| TEXTO MOSTRADO |
________________________________________

La naturaleza fantástica del relato la prolongó el cineasta tres años después al rodar El corazón delator, esta vez en color y, salvo en la parte final, sin diálogos, pero no sin sonido, otro de los elementos que da sentido a su cine. El formato cuadrado del filme, sus encuadres precisos, pictóricos (a los que volverá en El faro), los fundidos circulares en negro, que también utilizó en Hansel y Gretel como un modo de acentuar la distancia visual respecto al presente, enmarcan el relato de una relación de dependencia enfermiza entre un sirviente y su patrón, un anciano agonizante. Como hará en El faro, de una manera más depurada, Eggers dirige esa relación hacia la locura y la violencia. La pérdida del sentido constituye igualmente el clímax de Brothers, realizado el mismo año que La bruja, 2015. El proceso de refinado de los materiales se acentúa y el cineasta ajusta la forma en que concibe el paisaje del bosque, ahora mostrado en largos planos, con su sombría amenaza, que trasladará inmediatamente a La bruja, para la que perfecciona el ritmo contemplativo, la tensión, el suspense de El corazón delator.

Brujas y brujería

Eggers estaba preparado así para rodar su primer largometraje. Y su elección no provenía del vacío, sino de un riguroso proceso de conocimiento y elección de su materia fílmica. Su presupuesto era el de una producción barata: unos 4 millones de dólares (frente a los 60 millones de El hombre del norte), lo que permitía al director un control firme de la película.

La bruja se la puede tomar uno de dos maneras. Literal o metafóricamente; pero si uno opta por esta vía metafórica es fácil desembocar en un callejón sin salida. Que el cineasta sitúe su relato en el tiempo histórico de los primeros pobladores europeos en Estados Unidos, hacia 1630, no implica que la película sea histórica; pero tampoco que sus observaciones sobre la brujería en esa época puedan tomarse como un cuerpo abierto a una disección simbólica o metafórica. La bruja es una película de terror y este es el límite al que Eggers se ajusta.

________________________________________

| DATOS MOSTRADOS |
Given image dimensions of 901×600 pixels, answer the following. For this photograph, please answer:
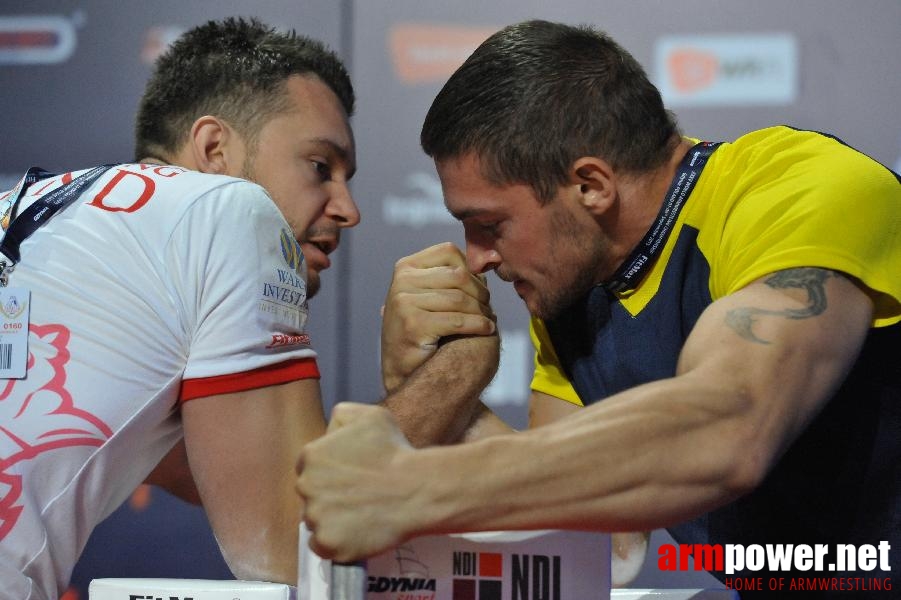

________________________________________

| INSTRUCCIONES |
Continúa, por favor, el texto sobre el cine de Eggers a partir de su última frase. Los datos no tienen relación con el texto.

| RESPUESTA |
Su relato es el de una familia expulsada de una colonia por las discrepancias religiosas que se dan entre el padre y los líderes de la comunidad. “Falsos cristianos”, los llama él. El padre, la madre y los cinco hijos se internan en territorio desconocido y se establecen al borde de un bosque, al que los hijos tienen prohibido acercarse. No lo mencionan al principio, pero en ese veto está latente la presencia amenazante de una bruja. Esa ominosa amenaza va manifestándose directa o soslayadamente en la familia: secuestra a la hija de pocos meses, seduce al hijo mediano que se interna en el bosque para buscar alimento y lo devuelve desnudo y catatónico, mientras se sugiere el pacto que los niños pequeños han establecido con el diablo (el macho cabrío con el que ellos juegan), y estos acusan a la hija mayor de estar embrujada.

La cohesión familiar va descomponiéndose progresivamente en un proceso irreversible y violento, que conduce al centro del fenómeno de la brujería. Eggers lo recrea de una manera verosímilmente terrorífica eludiendo su sustrato social, la realidad que vivieron a lo largo de varios siglos mujeres carentes, de hecho, de los poderes sobrenaturales que se les atribuían. Las brujas, como el diablo, o los monstruos, no existían, aunque su existencia fuera real.

Para dar verosimilitud a esta ficción que pasó por real, el cineasta estadounidense compone su lienzo con algunos de los elementos característicos de la brujería y las brujas, tal y como pudieron recogerlo las crónicas de mediados del siglo XVII en el aún inexistente Estados Unidos, como el uso de animales (liebres, sapos), el acuerdo entre diablo y brujas, por el cual aquel les otorga poderes a cambio de que trabajen para él, los aquelarres o la capacidad de vuelo de las brujas.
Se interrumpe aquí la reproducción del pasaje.